James Yorkston and the Second Hand Orchestra: The Wide, Wide River review – comfort amid the carnage
The Wide, Wide River
James Yorkston and The Second Hand Orchestra
Singer / Songwriter
James Yorkston’s 10th record for Domino records reveals both a playful looseness and a radiant warmth. Recorded and mixed in three days, it is the culmination of a long friendship between Yorkston and Karl-Jonas Winqvist, the Swedish music producer, and leader and conductor of The Second Hand Orchestra.
Taking in songs about past loves, present love, friends here and gone, ageing, and anxiety, the atmosphere is surprisingly hopeful, with the orchestra, featuring Peter Morén (Peter, Bjorn & John) and Cecilia Österholm, adding an improvisational flair that adds depth and richness to the eight compositions.
From the lovely textures on Ella Mary Leather, to the light-as-a-feather To Soothe Her Wee Bit Sorrows – Yorkston’s scratchy, yet delicate vocal flits around, settling on the perch of an elegant violin here, and strum of radiant guitar there.

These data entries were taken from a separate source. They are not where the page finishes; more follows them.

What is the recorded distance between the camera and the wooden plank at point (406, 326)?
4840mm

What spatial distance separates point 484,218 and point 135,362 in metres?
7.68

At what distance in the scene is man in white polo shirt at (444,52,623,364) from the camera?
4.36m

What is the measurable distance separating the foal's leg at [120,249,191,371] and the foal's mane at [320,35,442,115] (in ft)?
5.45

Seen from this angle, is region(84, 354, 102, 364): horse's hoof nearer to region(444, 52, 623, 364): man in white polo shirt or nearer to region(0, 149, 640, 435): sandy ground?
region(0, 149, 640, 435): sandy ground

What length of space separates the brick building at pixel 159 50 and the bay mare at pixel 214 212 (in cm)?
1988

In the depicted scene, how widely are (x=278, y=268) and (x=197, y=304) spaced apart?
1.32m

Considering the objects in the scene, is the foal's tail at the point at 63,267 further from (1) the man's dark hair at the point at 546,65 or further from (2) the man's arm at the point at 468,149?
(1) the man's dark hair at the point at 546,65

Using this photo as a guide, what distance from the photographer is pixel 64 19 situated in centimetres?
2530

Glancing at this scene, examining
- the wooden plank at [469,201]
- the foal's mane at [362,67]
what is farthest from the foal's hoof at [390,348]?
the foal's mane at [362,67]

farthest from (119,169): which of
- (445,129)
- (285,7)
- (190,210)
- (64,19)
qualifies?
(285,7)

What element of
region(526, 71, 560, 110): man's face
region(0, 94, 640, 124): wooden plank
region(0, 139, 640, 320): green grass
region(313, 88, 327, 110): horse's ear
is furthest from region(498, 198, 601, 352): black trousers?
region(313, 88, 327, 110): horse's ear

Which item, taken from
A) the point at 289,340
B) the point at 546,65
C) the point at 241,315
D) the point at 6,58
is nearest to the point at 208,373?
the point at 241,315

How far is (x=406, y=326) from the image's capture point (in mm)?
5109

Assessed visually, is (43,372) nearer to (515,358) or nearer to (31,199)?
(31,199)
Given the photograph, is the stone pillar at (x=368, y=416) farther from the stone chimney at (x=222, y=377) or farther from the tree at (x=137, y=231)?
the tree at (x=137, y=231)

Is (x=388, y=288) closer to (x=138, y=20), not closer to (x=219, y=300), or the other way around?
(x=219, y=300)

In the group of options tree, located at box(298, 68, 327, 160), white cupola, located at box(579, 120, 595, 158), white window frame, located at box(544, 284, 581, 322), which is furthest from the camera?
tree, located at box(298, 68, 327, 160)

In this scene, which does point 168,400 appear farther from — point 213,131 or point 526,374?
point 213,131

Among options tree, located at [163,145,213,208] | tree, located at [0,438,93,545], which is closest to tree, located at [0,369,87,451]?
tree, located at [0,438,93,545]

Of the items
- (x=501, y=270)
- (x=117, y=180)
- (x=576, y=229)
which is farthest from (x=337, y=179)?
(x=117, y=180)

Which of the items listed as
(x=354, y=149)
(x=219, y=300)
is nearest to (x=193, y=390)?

Choices, like Wide Rivers, resembles an old folk song, washing through a Beatles-meets-gospel influence, amid a pleasing choral element. Struggle sounds anything but – a love song to Yorkston’s children about it being okay not to be okay, with harmonies conveying a tender comfort.
That sense of comfort amid emotional carnage is a fault line throughout the record, from There is No Upside and its rueful lyric “St Patrick came between us” to the immersive highlight Droplet Forms – with its compelling piano melody, and a creeping echo of Radiohead’s How to Disappear Completely, it transports.